Fish eyes are also known as silicone contamination, poor wetting, saucering, pits, craters and cissing.
Fish eyes are a typical defect when paint is sprayed. They are small quasi-circular areas of substrate that are exposed through the applied coating immediately after application and which have at their center a source of contamination. Fish eyes can be caused by oily spots or silicone particles and/or by airborne droplets that are deposited on the painted surface.

When a coating is applied to a substrate that is contaminated with low surface energy particles such as oil, wax, grease or silicone, fish eyes may develop in the coating as it is applied. These fish eyes are produced because the coating is unable to wet out the contaminated area.


Fish eye is a preparation defect. If the surface has been properly cleaned and degreased using a wax and grease remover, fish eye can usually be prevented completely. If fish eye does occur, particularly in the first coat, often painters will let that coat fully tack off, then follow it by a second coat, which often “bridges” the fish eye so that it becomes invisible.

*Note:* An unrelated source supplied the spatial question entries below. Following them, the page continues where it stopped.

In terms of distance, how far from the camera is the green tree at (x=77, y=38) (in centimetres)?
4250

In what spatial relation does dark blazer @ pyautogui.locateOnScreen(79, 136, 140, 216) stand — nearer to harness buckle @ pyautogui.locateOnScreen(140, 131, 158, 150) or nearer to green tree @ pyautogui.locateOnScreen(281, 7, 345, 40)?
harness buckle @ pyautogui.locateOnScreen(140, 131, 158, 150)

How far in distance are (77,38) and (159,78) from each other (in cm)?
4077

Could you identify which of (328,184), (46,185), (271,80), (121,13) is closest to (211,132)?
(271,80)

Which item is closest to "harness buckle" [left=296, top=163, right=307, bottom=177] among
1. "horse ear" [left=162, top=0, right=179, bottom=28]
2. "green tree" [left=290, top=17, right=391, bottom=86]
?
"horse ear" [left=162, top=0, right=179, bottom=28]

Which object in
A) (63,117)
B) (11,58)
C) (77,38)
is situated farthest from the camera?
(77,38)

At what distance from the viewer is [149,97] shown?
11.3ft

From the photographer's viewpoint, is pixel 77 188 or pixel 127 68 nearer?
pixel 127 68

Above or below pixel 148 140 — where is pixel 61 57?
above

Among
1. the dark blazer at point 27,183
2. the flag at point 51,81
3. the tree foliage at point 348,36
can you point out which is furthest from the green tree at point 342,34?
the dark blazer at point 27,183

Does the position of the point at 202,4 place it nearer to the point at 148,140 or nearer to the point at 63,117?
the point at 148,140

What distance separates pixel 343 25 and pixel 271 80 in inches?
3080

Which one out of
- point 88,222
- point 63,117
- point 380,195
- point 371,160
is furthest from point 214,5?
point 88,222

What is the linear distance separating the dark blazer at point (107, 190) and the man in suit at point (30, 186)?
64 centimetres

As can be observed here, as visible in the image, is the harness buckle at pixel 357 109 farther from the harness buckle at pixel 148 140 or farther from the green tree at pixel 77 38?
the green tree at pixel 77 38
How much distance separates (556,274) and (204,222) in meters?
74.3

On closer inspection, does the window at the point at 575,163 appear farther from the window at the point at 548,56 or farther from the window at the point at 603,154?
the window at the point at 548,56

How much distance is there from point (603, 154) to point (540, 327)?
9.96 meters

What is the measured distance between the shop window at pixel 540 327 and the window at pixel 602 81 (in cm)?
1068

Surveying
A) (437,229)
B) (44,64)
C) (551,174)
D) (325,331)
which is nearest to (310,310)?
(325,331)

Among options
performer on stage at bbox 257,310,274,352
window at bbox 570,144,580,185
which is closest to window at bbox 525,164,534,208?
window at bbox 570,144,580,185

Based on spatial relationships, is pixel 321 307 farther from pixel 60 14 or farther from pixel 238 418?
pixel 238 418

A third coat is applied, not only for full coverage but also to make sure that there is sufficient paint for detailing later. After the paint is fully cured, if slight remnants of the fish eye are visible, it can be sanded and polished.


If during the second coat the fish eyes are not bridged, it is highly unlikely that a third coat will accomplish an acceptable result. Therefore, in this instance the finish should be dried, sanded and repainted.